▶ [Work instruction]:
Beginning with the line that contains "Why do airline", retype the entries below exactly, ending with the line that contains "Roberto Herrera, the". Leave out any pictures.

▶ [Data to examine]:
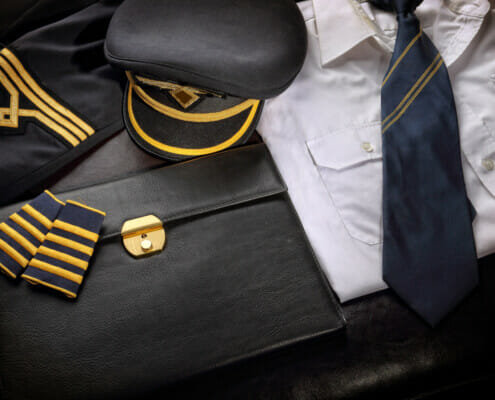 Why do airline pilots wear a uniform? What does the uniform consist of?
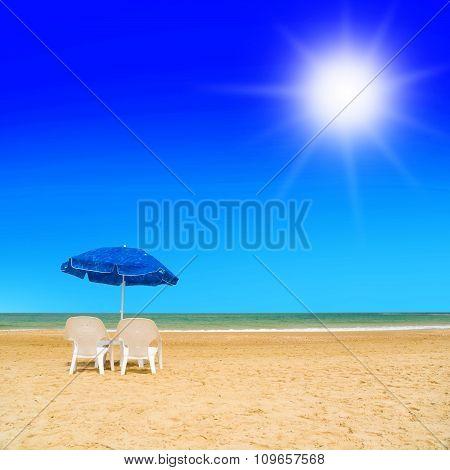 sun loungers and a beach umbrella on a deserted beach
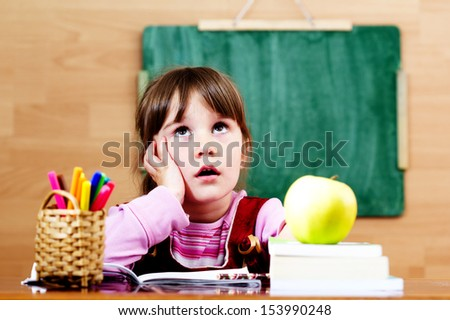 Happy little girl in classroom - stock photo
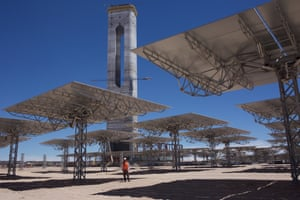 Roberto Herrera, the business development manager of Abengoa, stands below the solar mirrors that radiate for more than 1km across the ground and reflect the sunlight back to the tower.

...

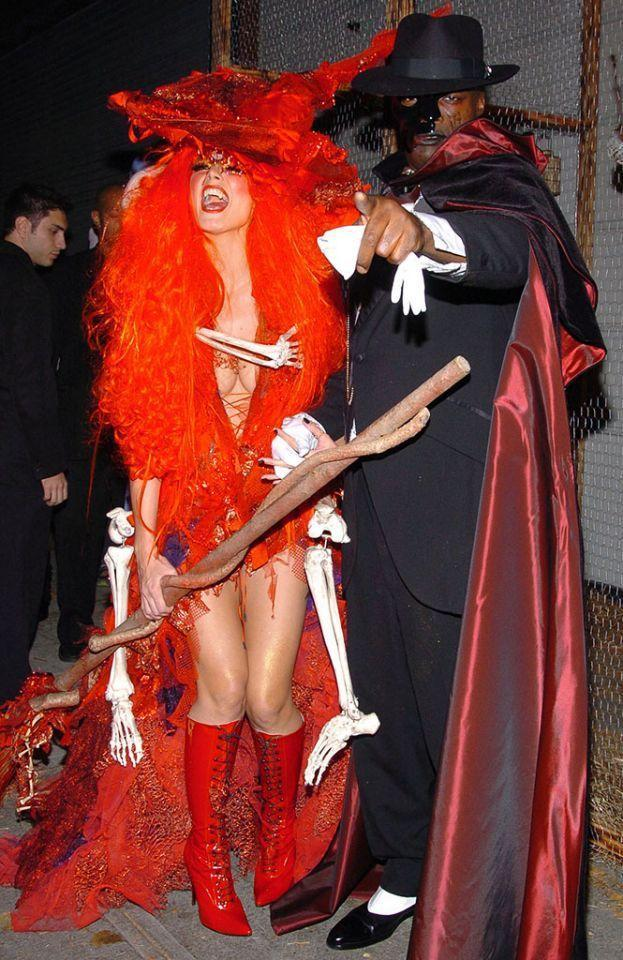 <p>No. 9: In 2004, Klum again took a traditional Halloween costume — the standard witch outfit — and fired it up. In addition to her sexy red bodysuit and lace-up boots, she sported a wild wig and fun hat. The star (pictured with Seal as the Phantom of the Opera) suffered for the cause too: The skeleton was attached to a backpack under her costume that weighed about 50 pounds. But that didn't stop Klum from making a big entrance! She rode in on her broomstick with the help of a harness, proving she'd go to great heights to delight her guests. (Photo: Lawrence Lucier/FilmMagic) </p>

▶ [Written response]:
 Why do airline pilots wear a uniform? What does the uniform consist of?
 sun loungers and a beach umbrella on a deserted beach
 Happy little girl in classroom - stock photo
 Roberto Herrera, the business development manager of Abengoa, stands below the solar mirrors that radiate for more than 1km across the ground and reflect the sunlight back to the tower.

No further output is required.